There’s a diner called “Ootori” on the shopping street of Space Station Ring Seven.
The owner, Kawano, is a loud woman. Mid-forties, and when she calls orders through to the kitchen, her voice bounces off the ventilation ducts and carries all the way to the dry cleaner’s next door. Although the dry cleaner’s closed last month.
Among her regulars, there’s one customer whose name she can never quite remember.
Yasuda, maybe. Or Ando. A small man who always comes in just after two in the afternoon and says, “Small portion, please.” The daily special, small portion. He’s never ordered anything else. Ten years of this.
Kawano has a loud voice but a somewhat unreliable memory.
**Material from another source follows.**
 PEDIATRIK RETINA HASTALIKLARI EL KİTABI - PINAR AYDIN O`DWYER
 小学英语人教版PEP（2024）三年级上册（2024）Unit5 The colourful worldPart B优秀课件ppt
She vaguely recognizes Yasuda’s face, but can never recall what they’ve talked about. Whether they’ve ever talked at all is debatable. He’s just there when she glances over, and gone when she glances again. Only the empty plate remains, and she thinks, oh — he was here.
The shopping street on Ring Seven, incidentally, has lost half its shops over the past three years.
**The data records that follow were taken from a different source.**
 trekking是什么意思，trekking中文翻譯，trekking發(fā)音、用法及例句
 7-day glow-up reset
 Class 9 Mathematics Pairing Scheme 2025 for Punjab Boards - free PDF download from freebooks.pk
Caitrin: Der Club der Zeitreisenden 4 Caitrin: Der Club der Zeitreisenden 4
The ramen place “Sorafu” closed. The yakitori joint “Kushiyoshi” closed. The udon shop “Norentei” closed. The bakery “Komugiza” and the curry place “Spice Port” too. The reasons were always the same: customers dropped off. That’s all anyone said before taking down the sign.
“Ootori” is still standing. Whether it’s because of Kawano’s loud voice or the flavor of the daily special, she couldn’t say.
One day, Kawano happened to run into Ito, the former owner of “Norentei.”
“Remember your last regular?” Kawano asked. Just making conversation.
“Oh, yeah. Small guy. Always ordered a small portion.”
Kawano stopped walking.
“A small portion? Of udon?”
“Yeah. Small kake-udon, every day. For about five years. Once he stopped coming, there was nobody else. So I figured, well, might as well close.”
Kawano felt something — not quite a bad feeling. More like a sense of déjà vu.
The next day, she asked the former owner of “Kushiyoshi.”
“My last regular? Sure. Quiet guy. Two skewers of yakitori, every time. Light eater.”
She asked the former owner of “Spice Port.”
“Yeah, there was someone like that. Mini curry. Four times a week. He was the only one left, at the end.”
She asked “Komugiza” too. Same answer. A small man. Always ordered a small amount. Came for years. And by the time he was the only customer left, the shop would close.
Kawano sat down on the kitchen stool and stared at the ceiling.
It seemed that Yasuda — or Ando — had been going to every single restaurant on the shopping street. Every day, a small portion at each one. Quiet, unassuming, invisible. He kept coming until he was the last customer standing. And then, one by one, the shops disappeared.
A light eater who had eaten everything.
At 2:15 p.m., the entrance curtain swayed.
“Small portion, please.”
Yasuda was sitting in his usual seat. Kawano set down the daily special and glanced out at the shopping street.
Across the way, a “Tenant Wanted” sign hung in the window of the old dry cleaner’s. Next to it, the shoe repair shop had its shutter half down.